## Exercise:
Return, word for word, the part of the text on working from home with a spouse that opens with the words "#1 Compartmentalize your" and closes with "working harmoniously together.".

## Text segment:
____

We’ll share 5 tips for how to survive working from home with your spouse, maybe even have a good time:-)

First, we’ll just acknowledge that’s a genuine challenge when you have two people working and living in the same house, perhaps even with a bunch of kids in the house.

#1 Compartmentalize your workspaces.

Compartmentalize your workspaces, so you know who’s working where and when. We’ve seen some good examples with couples we’ve coached. One couple that have kids at home and both work full time, came up with him being on kid duty in the from 6:00 AM to 10:00 AM, then he’d go to work in his “garage office” while she took over the kid duties in the house till 2:00PM.

If you have a very small space you might need to use dividers or curtains or to create some private work space.

A man we coached worked it out with his wife, so they agreed that when he was on his work time, they’d literally pretend like he wasn’t at home. If she “accidentally” tried to talk to him during that time, he’d say, “Remember, I’m not here”. It took them a little bit to get used to that, but they’re now working harmoniously together.

#2: Create time apart

We always say that relationships need time together and time apart. Not unlike breathing. During our regular work schedules – i.e. before Corona – we often have a lot of time apart built in, because we work and do activities in different locations. During those times, it’s more a challenge to build in together-time. But now, given how much we’re in the same space all the time, it can be the exact opposite. Now, we need to create apart-time.

____

## Spatial reasoning question rows:

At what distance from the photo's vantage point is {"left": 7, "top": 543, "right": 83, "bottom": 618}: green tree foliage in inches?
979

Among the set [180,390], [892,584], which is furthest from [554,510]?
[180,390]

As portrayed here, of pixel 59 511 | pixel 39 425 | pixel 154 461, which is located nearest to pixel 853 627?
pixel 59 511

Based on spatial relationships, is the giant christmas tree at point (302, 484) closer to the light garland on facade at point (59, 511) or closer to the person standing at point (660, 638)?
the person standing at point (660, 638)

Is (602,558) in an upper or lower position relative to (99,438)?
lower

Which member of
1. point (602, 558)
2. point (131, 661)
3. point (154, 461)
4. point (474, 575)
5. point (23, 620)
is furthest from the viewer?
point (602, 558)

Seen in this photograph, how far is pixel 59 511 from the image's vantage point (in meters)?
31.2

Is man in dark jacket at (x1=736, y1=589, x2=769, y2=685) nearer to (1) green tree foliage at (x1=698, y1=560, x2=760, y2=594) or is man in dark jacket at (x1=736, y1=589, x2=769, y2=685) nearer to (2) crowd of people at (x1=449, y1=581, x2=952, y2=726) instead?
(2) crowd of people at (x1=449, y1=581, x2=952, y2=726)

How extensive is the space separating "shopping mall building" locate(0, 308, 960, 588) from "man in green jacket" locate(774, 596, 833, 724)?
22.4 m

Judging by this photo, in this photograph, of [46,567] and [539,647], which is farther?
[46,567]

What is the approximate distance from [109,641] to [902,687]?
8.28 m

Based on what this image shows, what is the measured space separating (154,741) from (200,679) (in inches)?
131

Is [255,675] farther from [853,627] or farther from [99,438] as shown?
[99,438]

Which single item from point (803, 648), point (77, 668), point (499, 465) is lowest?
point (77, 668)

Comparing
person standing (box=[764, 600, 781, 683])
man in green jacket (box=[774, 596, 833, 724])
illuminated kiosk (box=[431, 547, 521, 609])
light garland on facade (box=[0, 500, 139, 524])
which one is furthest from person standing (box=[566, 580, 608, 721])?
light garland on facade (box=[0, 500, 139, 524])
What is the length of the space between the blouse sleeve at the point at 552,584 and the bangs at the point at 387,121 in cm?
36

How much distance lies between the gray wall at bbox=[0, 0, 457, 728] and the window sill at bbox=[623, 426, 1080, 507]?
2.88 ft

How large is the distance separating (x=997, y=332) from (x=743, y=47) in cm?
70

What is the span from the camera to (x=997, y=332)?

____

## Exercise answer:
#1 Compartmentalize your workspaces.

Compartmentalize your workspaces, so you know who’s working where and when. We’ve seen some good examples with couples we’ve coached. One couple that have kids at home and both work full time, came up with him being on kid duty in the from 6:00 AM to 10:00 AM, then he’d go to work in his “garage office” while she took over the kid duties in the house till 2:00PM.

If you have a very small space you might need to use dividers or curtains or to create some private work space.

A man we coached worked it out with his wife, so they agreed that when he was on his work time, they’d literally pretend like he wasn’t at home. If she “accidentally” tried to talk to him during that time, he’d say, “Remember, I’m not here”. It took them a little bit to get used to that, but they’re now working harmoniously together.